Goetz Custom Sailboats has rehired nearly its entire work force after an international customer resumed payments on an order for a high-end racing yacht.
The 34-year-old Bristol boat builder went into receivership Jan. 6 after the contract with the customer, a private individual from Scotland, was suspended because of the worsening international economy. As a result, the company laid off all of its 75 employees.
But after the client recommitted to the project, Goetz rehired about 40 percent of its workers last week and another 40 percent on Wednesday. About 60 people are now working at the company’s shop on Broad Common Road.
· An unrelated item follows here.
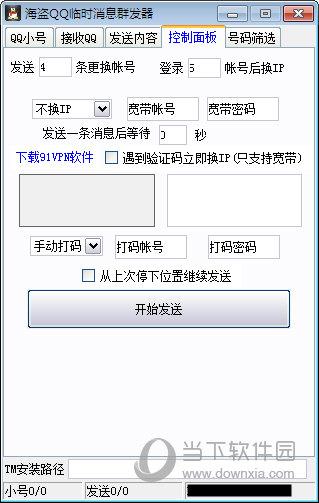 海盗QQ临时消息群发器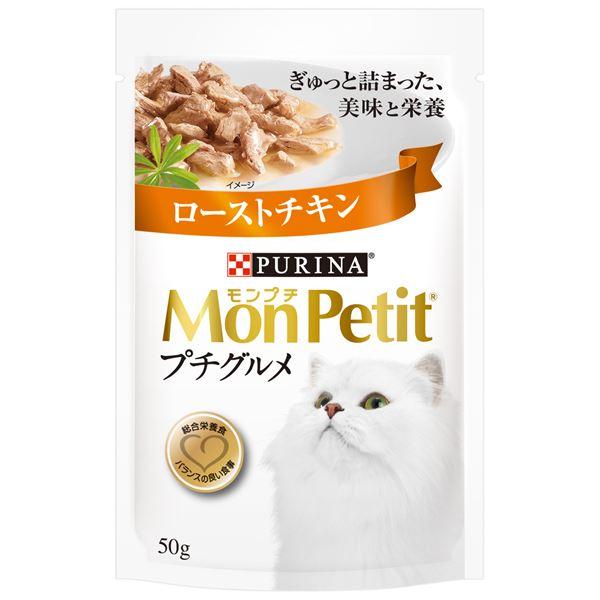 猫関連 (まとめ)モンプチ プチグルメ ローストチキン 50g【×48セット】【ペット用品・猫用フード】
Eric Goetz, founder and chief executive officer of the company, said yesterday that despite the problems, he has received tremendous support from his workers and the local boat-building community as a whole. Over the past few weeks, sometimes as many as 30 employees were at work even though they were not getting paid, he said.
“They had faith that we’d get back up and running,” Goetz said.
The turnaround for Goetz is a small piece of good news for the state’s marine industry, which has seen the steady growth of recent years slow considerably as the economy has weakened. Pearson Composites, of Warren, laid off half its 120-person work force Jan. 16 because of slumping sales. Freedom Yachts, in Middletown, and Albin Boats, in Portsmouth, both closed within the past year.
“There’s a lot of carnage out there,” Goetz said.
The problems with the Scottish customer had such a deep impact on Goetz Custom Sailboats because the company typically works on only one or two boats at any given time. Those yachts are very expensive, some of the carbon-fiber composite boats cost as much as $8 million.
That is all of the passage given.